### What to do
Carry on the passage about objects reported found in coal mines, picking up after its last sentence.

In a letter to Ron Calais, Mrs. Vernon W. Lauer, recently the publisher of The Morrisonville Times, stated: "Mr. Gulp was editor and publisher of the Times in 1891. Mrs. Gulp, who made the discovery, moved to Taylorville after his death-remarried and her death occurred on February 3,1959." Calais told our research assistant (Stephen Bernath) that he had information the chain was given to one of Mrs. Culp's relatives after her death, but Calais could not trace the chain further.

The Illinois State Geological Survey has said the coal in which the gold chain was found is 260-320 million years old. This raises the possibility that culturally advanced human beings were present in North America during that time.

CARVED STONE FROM LEHIGH COAL MINE NEAR WEBSTER, IOWA

The April 2, 1897 edition of the Daily News of Omaha, Nebraska, carried an article titled "Carved Stone Buried in a Mine," which described an object from a mine near Webster City, Iowa. The article stated: "While mining coal today in the Lehigh coal mine, at a depth of 130 feet, one of the miners came upon a piece of rock which puzzles him and he was unable to account for its presence at the bottom of the coal mine. The stone is of a dark grey color and about two feet long, one foot wide and four inches in thickness. Over the surface of the stone, which is very hard, lines are drawn at angles forming perfect diamonds. The center of each diamond is a fairly good face of an old man having a peculiar indentation in the forehead that appears in each of the pictures, all of them being remarkably alike.

### Provided records

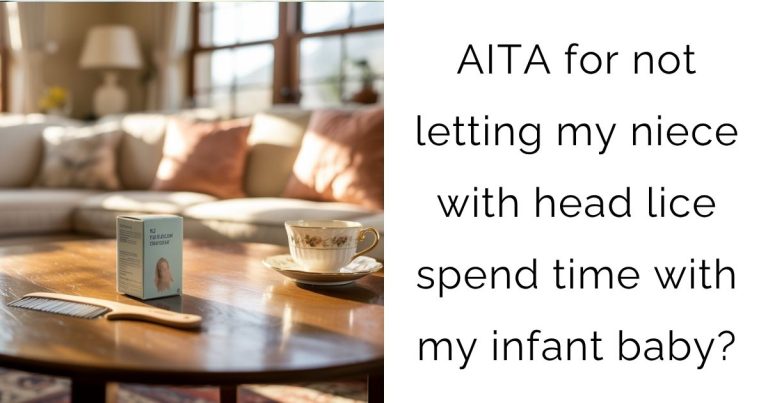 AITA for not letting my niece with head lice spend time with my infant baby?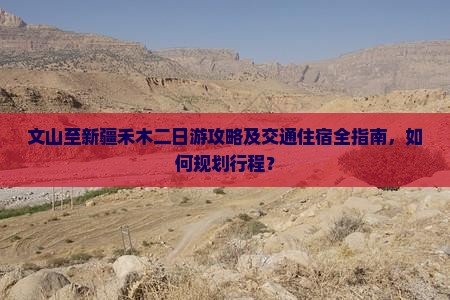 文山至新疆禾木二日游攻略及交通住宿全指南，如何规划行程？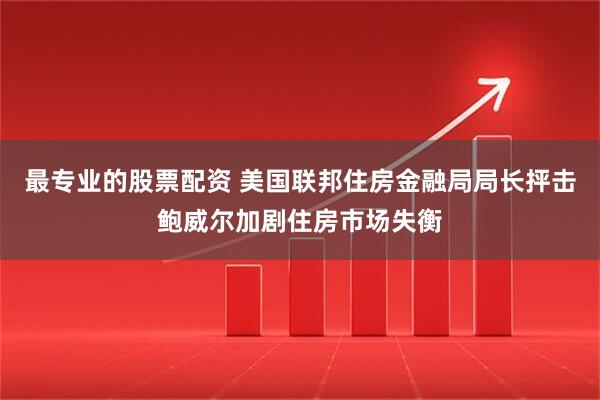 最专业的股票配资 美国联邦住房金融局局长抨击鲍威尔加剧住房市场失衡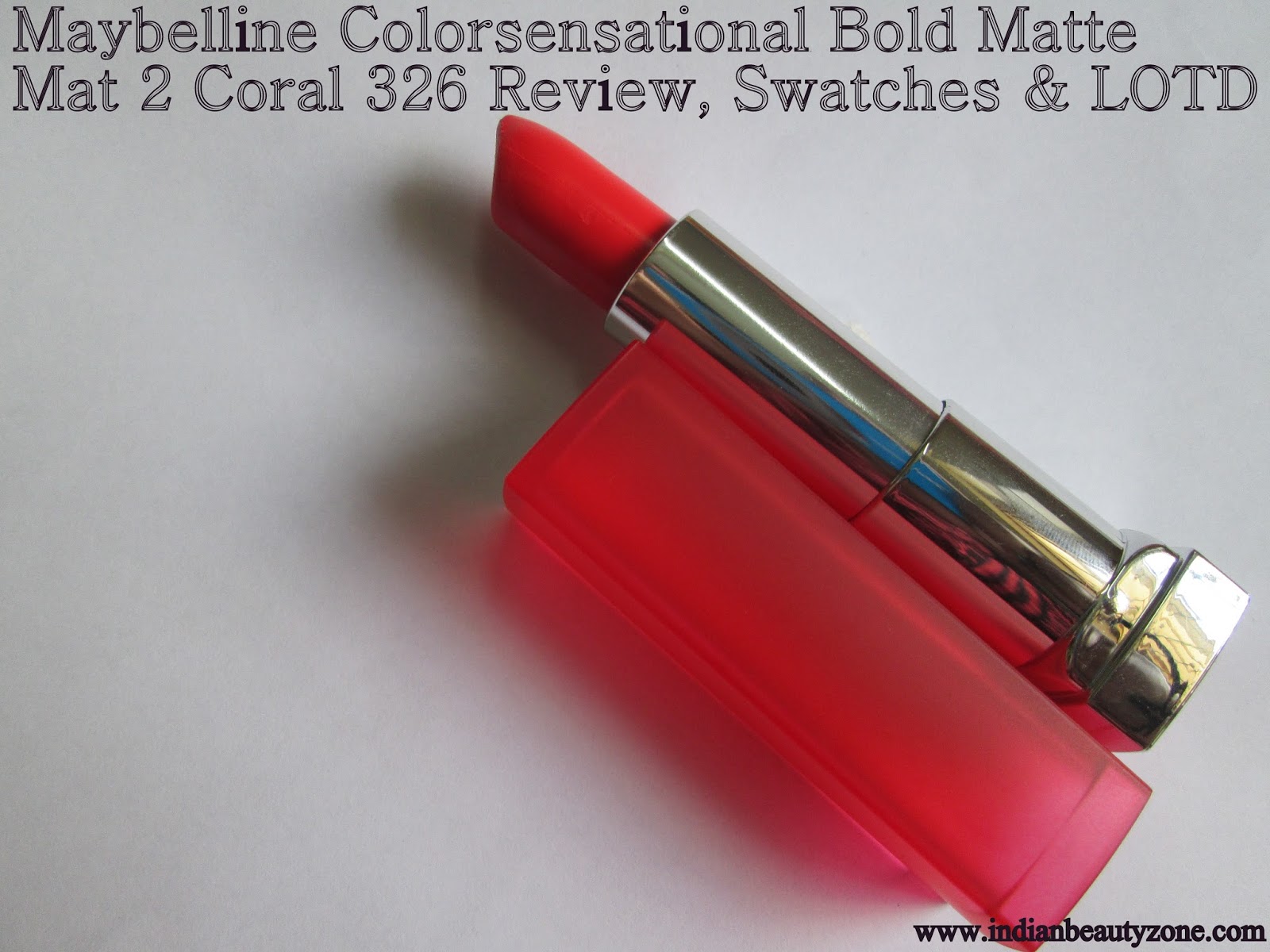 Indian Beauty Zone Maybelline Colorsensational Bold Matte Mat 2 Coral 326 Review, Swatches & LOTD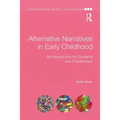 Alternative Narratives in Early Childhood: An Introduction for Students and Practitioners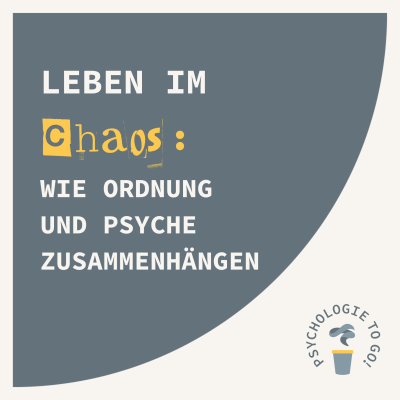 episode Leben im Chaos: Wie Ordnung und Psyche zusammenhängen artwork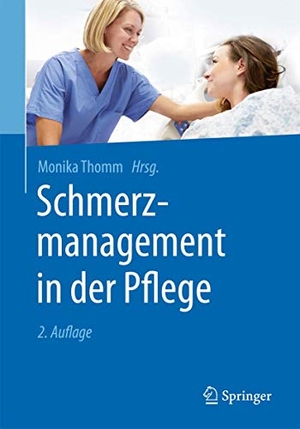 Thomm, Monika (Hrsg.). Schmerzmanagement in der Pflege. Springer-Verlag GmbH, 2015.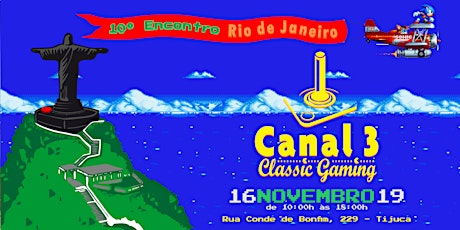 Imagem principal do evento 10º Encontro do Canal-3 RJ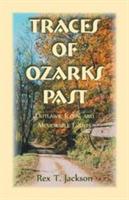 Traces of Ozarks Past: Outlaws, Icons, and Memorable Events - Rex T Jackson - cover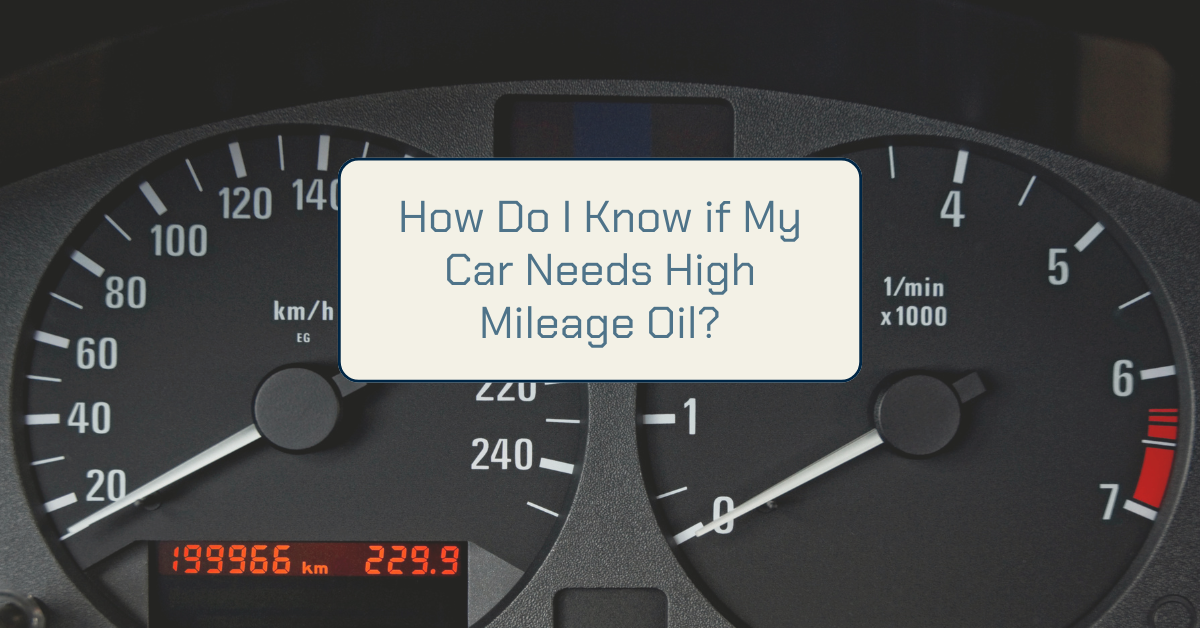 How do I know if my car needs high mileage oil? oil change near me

### Answer section
Of the faces, all but two are looking to the right. How the stone reached its position under the strata of sandstone at a depth of 130 feet is a question the miners are not attempting to answer. Where the stone was found the miners are sure the earth had never before been disturbed." Inquiries to the Iowa State Historical Preservation and Office of State Archaeology at the University of Iowa revealed nothing new.

The Lehigh coal is probably from the Carboniferous.

IRON CUP FROM OKLAHOMA COAL MINE

On January 10, 1949, Robert Nordling sent a photograph of an iron cup to Frank L. Marsh of Andrews University, in Berrien Springs, Michigan. Nordling wrote: "I visited a friend's museum in southern Missouri. Among his curios, he had the iron cup pictured on the enclosed snapshot."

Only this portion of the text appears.